# Materials provided:
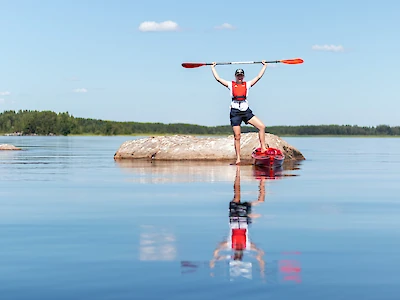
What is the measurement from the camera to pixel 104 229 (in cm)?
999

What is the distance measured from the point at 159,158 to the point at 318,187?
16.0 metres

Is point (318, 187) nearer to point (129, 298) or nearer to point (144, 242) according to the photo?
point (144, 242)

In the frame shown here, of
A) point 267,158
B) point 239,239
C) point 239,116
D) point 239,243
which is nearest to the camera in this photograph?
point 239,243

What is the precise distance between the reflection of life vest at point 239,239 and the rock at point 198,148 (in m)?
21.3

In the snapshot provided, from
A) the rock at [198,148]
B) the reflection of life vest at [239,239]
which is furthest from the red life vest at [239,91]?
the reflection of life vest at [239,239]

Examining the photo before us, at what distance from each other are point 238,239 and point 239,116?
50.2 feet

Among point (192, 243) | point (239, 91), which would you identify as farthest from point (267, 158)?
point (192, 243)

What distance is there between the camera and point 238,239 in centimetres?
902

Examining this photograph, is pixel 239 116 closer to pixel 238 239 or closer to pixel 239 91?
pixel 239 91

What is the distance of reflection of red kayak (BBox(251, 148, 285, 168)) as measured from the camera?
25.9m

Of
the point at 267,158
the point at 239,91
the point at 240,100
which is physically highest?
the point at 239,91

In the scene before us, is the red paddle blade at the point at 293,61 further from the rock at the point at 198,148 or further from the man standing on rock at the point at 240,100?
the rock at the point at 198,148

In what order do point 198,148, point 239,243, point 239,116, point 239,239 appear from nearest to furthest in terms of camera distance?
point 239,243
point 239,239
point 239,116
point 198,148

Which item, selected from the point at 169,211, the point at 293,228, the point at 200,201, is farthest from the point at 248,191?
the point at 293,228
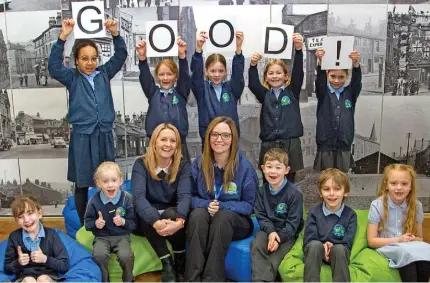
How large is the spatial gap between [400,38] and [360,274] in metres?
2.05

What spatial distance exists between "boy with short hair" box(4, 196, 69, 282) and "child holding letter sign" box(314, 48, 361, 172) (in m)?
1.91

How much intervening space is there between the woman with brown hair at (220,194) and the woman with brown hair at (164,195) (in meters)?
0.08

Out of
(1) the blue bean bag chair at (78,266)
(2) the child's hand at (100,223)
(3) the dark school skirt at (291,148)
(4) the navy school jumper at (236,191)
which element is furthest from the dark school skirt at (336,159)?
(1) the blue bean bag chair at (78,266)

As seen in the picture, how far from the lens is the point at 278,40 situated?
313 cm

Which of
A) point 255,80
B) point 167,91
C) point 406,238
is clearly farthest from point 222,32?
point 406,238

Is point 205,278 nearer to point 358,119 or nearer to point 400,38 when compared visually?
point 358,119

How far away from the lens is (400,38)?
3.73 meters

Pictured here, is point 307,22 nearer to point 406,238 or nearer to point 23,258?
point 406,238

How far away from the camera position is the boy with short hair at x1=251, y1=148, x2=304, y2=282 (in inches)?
--
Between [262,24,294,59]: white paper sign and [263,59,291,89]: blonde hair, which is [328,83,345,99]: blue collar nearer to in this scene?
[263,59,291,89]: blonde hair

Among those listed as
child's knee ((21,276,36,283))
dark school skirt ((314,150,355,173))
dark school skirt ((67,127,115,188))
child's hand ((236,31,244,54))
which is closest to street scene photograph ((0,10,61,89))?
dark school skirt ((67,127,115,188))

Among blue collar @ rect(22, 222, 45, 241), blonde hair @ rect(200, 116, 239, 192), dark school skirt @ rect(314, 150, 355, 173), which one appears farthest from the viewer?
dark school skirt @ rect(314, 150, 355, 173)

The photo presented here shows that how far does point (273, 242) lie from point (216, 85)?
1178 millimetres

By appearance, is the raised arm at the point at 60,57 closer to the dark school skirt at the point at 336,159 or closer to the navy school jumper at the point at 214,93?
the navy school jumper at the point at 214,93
---
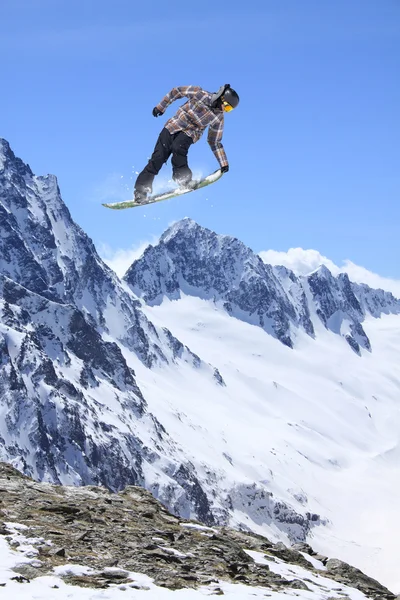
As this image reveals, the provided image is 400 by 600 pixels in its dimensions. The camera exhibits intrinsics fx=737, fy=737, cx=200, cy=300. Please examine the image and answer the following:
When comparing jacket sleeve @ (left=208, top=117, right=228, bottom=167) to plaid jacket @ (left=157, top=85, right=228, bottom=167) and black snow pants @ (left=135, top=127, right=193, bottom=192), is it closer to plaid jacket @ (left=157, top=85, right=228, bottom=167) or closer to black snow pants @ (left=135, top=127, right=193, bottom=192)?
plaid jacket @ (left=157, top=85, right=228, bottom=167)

# Written instruction:
Pick out every line in the records above that contains the word "sign" and copy each one in full.

# Solution to the exercise:
What spatial distance exists between "boy with short hair" box(4, 196, 69, 282) and "child holding letter sign" box(314, 48, 361, 172) (in m)?
Between [262,24,294,59]: white paper sign and [263,59,291,89]: blonde hair, which is [328,83,345,99]: blue collar nearer to in this scene?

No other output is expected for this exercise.